«Basta essere d'accordo». Con questo spirito, dichiarato senza giri di parole dai curatori Niccolò Fettarappa e Leonardo Manzan, cala questa sera il sipario su Match!, il festival contro i complimenti reciproci che il Teatro di Roma ha dedicato alla drammaturgia under 35: quindici giorni di spettacoli, duelli di pensiero e persino calcio teatralizzato, dal 14 al 29 luglio, al Teatro Torlonia di villa Torlonia, nell'ambito di Roma Theatrum Mundi e con il sostegno della Fondazione Roma.
UN TEATRO TRASFORMATO IN RESIDENZA
L'idea, più che una rassegna, è stata una scommessa produttiva: trasformare il Torlonia in un presidio di innovazione e in uno spazio di residenza creativa per quattro compagnie under 35, selezionate dai curatori e sostenute dallo stabile capitolino nello sviluppo di un progetto originale ispirato ai temi del festival. Per un mese intero le quattro realtà hanno lavorato negli spazi del teatro attorno ai fili conduttori di questa edizione: l'agonismo teatrale, il dibattito performativo e la vertigine del non essere d'accordo.
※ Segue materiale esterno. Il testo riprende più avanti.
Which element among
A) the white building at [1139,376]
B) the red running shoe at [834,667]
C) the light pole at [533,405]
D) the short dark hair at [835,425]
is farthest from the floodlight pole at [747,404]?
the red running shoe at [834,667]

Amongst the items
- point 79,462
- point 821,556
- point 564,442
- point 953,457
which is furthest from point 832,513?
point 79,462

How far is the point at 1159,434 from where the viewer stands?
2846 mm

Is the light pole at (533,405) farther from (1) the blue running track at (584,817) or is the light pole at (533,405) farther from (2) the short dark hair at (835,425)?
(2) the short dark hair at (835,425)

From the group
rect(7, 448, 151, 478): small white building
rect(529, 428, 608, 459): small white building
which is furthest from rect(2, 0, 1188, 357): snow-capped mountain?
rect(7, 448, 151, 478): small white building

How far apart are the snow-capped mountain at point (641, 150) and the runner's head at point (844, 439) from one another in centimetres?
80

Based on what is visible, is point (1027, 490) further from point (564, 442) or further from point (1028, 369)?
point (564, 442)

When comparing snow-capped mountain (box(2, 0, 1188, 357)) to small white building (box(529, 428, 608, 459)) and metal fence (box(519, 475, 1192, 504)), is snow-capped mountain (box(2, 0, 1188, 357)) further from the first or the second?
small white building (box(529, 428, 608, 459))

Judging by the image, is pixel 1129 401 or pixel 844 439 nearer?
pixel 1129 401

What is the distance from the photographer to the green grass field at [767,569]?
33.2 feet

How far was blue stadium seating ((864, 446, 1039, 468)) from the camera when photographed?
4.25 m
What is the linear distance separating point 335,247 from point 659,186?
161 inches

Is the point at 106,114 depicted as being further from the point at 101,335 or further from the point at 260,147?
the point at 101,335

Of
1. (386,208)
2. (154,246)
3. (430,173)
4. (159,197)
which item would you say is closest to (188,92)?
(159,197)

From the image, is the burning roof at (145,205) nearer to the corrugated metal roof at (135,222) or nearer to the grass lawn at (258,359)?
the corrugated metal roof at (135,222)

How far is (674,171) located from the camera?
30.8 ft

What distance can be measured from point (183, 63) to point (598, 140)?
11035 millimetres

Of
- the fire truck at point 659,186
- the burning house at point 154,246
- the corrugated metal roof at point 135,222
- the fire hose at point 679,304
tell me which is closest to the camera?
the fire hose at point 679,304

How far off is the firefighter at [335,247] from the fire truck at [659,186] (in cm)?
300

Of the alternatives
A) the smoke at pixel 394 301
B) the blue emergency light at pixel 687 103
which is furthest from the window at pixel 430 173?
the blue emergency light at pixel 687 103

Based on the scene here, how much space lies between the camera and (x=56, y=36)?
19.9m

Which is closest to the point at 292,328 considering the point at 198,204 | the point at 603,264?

Gli esiti sono andati in scena dal 17 al 29 luglio, ciascuno in doppia replica, per un totale di otto rappresentazioni.
Il viaggio è partito il 17 e 18 luglio con «Pesce rosso aggredito dalla solitudine» dei Fratelli Sinigaglia, ispirato a un aneddoto della vita di Jim Carrey e costruito sul cortocircuito fra il benessere più sfrenato e il decadimento psichico; è proseguito il 21 e 22 con «Vita di San Genesio Reloaded» di Alessandro Paschitto - compagnia Ctrl+Alt+Canc - che ha riletto il mito del santo patrono degli attori trasformando l'atto teatrale in un rito decaduto e alienato.
L'ODIO DISTILLATO DI LIDIA MARGIOTTA
Il terzo appuntamento è stato quello più atteso da chi segue la nuova scena pugliese e romana. Venerdì 24 luglio alle 21 e sabato 25 alle 19 è andato in scena «Odio extra-vergine», testo e regia di Lidia Margiotta, produzione del Teatro di Roma con il collettivo Effe, con la stessa Margiotta in scena accanto a Lorenzo Carpinelli. Lo spettacolo è un'indagine tagliente che prova a distillare il risentimento contemporaneo - politico, mediatico e quotidiano - finché l'irruzione della realtà e del conflitto sociale non incrina il dispositivo scenico, costringendo i protagonisti a fare i conti con la complessità e la violenza del presente. Un olio d'odio spremuto a freddo, insomma, che ha trovato nel formato del festival - fondato proprio sul disaccordo come motore creativo - il suo terreno ideale.
DUELLI, PALLONE E CRITICA
Ad animare le serate sono stati i match veri e propri, duelli performativi e verbali ispirati allo storico format televisivo di Alberto Arbasino: l'anteprima del 14 luglio con il confronto fra Stefano Massini e Luca De Fusco, la sfida a quattro del 25 luglio, «Cosa resterà di questi anni '80?», fra Emanuele Aldrovandi, Nicola Borghesi, Licia Lanera e Federica Rosellini e, infine, questa sera alle 21, «Fight Club», lo scontro frontale e senza filtri fra due giganti del teatro italiano, Antonio Rezza e Gabriele Vacis, chiamati a incrociare i guantoni del dibattito culturale pubblico.
Non sono mancate, il 17 e il 24 luglio nell'area esterna della serra, le due partite di calcio teatralizzate dal titolo «Non vinceremo mai i mondiali», esito del laboratorio di alta formazione per attrici e attori under 27 condotto dagli stessi curatori, mentre lo sguardo del laboratorio di critica teatrale guidato da Graziano Graziani ha accompagnato il festival restituendone il racconto.
IL BILANCIO
La formula ha puntato sull'accessibilità: dieci euro il biglietto intero per gli spettacoli, otto il ridotto, ingresso libero con prenotazione per i duelli e per le partite di pallone. In attesa dei numeri ufficiali su presenze e ricadute, che il Teatro di Roma non ha ancora diffuso, un dato è già acquisito: quattro coproduzioni nate da zero, due laboratori e un pubblico chiamato a litigare, nel senso più nobile del termine. Se il teatro italiano soffre davvero di troppi complimenti reciproci, a villa Torlonia, almeno per quindici sere, la cura è stata somministrata.